This card is number P.5120, an Autochrom card of the Peacock Brand, produced by the Pictorial Stationary Co. Ltd., of London. This example was posted on 15th January 1905 and dates from around that time. The caption is "Ipswich - Cardinal Wolsey's birthplace", which location is actually thought to have been in Silent Street, the road on the right. The tram is standing in St. Peter's Street and is heading towards the Felixstowe Road route having come from the railway station.
The tram shown is car 28, built by Brush in 1904 with Brush AA trucks and Westinghouse controllers and motors (2 x 25HP). The Ipswich tram bodies were an unusually narrow width of 5 foot 9 inches. The trams had seats for 24 inside on longitudinal bench seats and 26 on top on "garden" seats. Ipswich had 36 such trams built in 1903/4. The gauge was 3ft 6in. The livery was green and cream.
The Ipswich tramways began life as a small privately owned horse tramway which opened on 13th October 1880. In 1900 the Corporation took over this tramway, closing it on 6th June 1903 so that the lines could be re-laid and electrified.
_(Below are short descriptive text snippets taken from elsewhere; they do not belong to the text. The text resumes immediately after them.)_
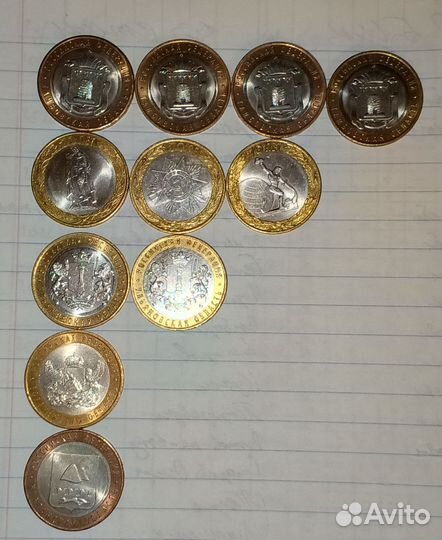Юбилейные 10 рублевые монеты биметаллические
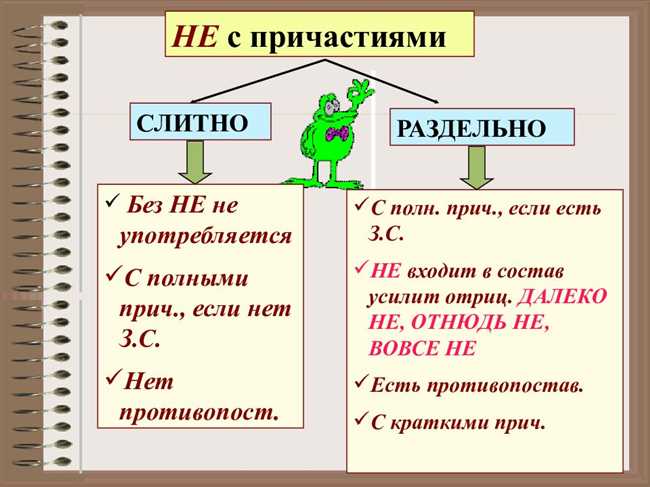 Как правильно написать непривычное и неправильное слово: руководство со схемами и рекомендациями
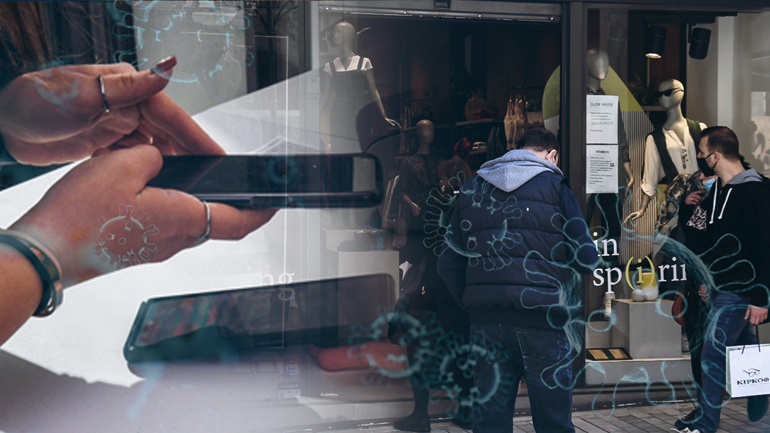 Πότε καταργούνται τα μέτρα κατά του κορωνοϊού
The new electric tramway opened for service on 23rd November 1903, at the same time extending the system to a total of 10.82 miles on four routes. The depot and power station were in Constantine Road. The routes radiated from the area of Cornhill and served the main railway station, Bramford Road, Whitton, Lattice Barn, Derby Road station, Felixstowe Road and Bourne Bridge.
After trials with three single-deck "Railless" vehicles with "Short" bodies, the system was replaced by trolleybuses in stages and enlarged. The final tram ran on 26th July 1926. Seven trams were then sold to Scarborough and one to the Felixstowe Pier railway. The body of car 33 survived, has been restored and is in the Ipswich Transport Museum. Parts of the body of car 35 are also stored. Motor buses did not appear until 1950 and the last trolleybus ran on 23rd August 1963.